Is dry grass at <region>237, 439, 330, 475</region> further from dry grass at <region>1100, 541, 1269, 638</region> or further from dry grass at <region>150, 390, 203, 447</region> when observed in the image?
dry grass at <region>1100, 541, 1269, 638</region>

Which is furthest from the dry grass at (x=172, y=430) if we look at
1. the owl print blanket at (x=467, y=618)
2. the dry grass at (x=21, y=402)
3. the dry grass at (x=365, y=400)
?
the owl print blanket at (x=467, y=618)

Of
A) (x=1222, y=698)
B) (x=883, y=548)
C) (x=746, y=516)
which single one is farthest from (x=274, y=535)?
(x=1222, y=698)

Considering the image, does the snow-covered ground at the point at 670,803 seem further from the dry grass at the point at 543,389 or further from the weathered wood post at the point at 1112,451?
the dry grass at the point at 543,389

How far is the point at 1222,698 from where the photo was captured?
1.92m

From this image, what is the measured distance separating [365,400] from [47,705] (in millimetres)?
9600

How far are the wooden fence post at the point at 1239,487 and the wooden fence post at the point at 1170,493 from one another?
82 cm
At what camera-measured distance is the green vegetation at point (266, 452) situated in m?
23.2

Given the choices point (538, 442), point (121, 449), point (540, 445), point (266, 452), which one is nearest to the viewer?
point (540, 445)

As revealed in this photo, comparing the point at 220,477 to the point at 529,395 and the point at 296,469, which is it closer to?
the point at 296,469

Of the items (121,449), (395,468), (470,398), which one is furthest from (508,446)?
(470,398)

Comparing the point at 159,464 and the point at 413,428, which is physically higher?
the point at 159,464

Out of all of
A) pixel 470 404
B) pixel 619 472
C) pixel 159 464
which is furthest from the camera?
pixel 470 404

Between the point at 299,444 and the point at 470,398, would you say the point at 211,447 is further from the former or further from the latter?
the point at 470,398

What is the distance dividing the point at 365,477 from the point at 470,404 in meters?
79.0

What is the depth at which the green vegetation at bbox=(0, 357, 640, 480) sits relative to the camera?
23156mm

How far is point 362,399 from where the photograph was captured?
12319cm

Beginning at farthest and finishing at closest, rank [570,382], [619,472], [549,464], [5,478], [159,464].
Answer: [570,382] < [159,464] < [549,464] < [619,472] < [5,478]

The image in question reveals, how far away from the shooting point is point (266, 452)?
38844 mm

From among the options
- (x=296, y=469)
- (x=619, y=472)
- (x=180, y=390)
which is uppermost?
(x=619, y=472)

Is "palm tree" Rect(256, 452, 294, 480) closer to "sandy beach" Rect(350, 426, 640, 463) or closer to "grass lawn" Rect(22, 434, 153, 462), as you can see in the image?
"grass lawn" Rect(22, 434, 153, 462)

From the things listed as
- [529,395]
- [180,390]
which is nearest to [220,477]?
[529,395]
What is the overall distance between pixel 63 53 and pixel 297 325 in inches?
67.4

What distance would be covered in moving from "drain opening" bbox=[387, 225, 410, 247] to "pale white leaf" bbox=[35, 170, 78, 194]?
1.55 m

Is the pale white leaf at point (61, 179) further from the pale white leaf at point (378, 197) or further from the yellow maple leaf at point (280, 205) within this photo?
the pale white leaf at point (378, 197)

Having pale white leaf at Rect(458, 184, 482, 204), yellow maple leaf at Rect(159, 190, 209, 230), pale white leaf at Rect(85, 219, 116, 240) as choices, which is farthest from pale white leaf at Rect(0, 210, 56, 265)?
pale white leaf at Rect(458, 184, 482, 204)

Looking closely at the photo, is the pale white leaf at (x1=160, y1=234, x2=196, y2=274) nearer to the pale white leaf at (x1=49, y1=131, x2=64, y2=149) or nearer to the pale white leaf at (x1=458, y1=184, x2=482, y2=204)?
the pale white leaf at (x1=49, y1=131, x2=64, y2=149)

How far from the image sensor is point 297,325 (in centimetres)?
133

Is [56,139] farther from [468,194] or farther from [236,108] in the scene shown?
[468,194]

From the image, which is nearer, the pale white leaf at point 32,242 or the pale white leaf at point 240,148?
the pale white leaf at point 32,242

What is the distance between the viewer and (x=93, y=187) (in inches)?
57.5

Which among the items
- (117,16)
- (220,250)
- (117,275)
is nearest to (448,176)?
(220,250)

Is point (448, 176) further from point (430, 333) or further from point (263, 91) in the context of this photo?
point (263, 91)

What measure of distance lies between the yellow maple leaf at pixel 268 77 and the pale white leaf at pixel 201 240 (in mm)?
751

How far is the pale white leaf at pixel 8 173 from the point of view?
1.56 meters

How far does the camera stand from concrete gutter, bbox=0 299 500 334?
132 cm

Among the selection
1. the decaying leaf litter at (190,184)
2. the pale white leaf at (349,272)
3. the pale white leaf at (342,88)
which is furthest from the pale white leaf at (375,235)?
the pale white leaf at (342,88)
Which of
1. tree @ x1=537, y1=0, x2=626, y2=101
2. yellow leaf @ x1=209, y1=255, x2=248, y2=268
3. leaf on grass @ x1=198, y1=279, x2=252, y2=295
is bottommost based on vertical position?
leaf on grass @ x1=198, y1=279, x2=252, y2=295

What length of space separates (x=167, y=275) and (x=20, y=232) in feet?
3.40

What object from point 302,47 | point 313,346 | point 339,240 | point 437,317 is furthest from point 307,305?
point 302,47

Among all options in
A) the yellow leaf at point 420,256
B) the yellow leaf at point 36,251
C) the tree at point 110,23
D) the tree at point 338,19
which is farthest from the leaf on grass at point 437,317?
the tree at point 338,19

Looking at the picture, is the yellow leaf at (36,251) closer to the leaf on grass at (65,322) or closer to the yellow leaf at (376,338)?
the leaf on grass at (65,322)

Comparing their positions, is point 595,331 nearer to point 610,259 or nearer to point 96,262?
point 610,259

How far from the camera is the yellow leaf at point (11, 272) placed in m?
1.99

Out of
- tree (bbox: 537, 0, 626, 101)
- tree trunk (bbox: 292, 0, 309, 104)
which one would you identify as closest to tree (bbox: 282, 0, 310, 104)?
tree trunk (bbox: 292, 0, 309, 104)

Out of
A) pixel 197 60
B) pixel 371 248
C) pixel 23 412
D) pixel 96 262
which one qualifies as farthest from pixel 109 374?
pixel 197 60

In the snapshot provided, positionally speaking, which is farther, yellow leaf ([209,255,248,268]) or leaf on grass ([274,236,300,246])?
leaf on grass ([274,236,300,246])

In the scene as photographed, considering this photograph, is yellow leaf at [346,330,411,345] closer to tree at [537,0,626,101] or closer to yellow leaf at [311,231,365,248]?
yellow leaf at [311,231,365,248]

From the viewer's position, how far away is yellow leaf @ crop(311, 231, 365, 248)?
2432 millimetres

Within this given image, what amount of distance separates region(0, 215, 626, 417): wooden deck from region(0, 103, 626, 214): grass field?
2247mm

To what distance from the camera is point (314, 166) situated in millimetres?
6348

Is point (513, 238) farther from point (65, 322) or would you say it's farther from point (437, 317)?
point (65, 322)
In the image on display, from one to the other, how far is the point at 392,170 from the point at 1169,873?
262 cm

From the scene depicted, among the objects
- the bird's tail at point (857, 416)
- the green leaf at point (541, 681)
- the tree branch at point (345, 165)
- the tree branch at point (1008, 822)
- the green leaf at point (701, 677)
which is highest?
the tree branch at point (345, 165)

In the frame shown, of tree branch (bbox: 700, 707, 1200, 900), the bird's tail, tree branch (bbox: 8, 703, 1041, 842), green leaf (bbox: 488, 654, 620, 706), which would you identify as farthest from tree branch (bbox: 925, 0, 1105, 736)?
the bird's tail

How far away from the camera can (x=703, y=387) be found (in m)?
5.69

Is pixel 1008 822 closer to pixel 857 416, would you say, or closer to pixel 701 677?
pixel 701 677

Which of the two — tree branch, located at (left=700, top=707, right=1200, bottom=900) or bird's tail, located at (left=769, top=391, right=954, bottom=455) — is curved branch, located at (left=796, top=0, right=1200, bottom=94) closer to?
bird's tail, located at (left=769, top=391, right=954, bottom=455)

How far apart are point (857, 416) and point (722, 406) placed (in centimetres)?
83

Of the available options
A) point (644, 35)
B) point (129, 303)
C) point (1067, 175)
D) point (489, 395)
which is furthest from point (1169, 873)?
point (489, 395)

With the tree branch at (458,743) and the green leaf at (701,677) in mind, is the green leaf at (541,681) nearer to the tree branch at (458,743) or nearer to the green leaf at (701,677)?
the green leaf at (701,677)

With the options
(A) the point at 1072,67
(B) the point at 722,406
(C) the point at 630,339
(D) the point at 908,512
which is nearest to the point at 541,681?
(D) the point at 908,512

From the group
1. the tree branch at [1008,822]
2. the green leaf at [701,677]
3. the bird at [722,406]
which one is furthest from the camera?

________________________

* Work to be completed *
All lines from the one containing "Of the available options" through the end of the records, both ends included, are to be quoted exactly; please add nothing else.

* Solution below *
Of the available options
A) point (644, 35)
B) point (129, 303)
C) point (1067, 175)
D) point (489, 395)
which is furthest from point (1169, 873)?
point (489, 395)

With the tree branch at (458,743) and the green leaf at (701,677) in mind, is the green leaf at (541,681) nearer to the tree branch at (458,743) or nearer to the green leaf at (701,677)?
the green leaf at (701,677)

With the options
(A) the point at 1072,67
(B) the point at 722,406
(C) the point at 630,339
(D) the point at 908,512
which is nearest to the point at 541,681?
(D) the point at 908,512

From the group
1. the tree branch at [1008,822]
2. the green leaf at [701,677]
3. the bird at [722,406]
which one is furthest from the camera?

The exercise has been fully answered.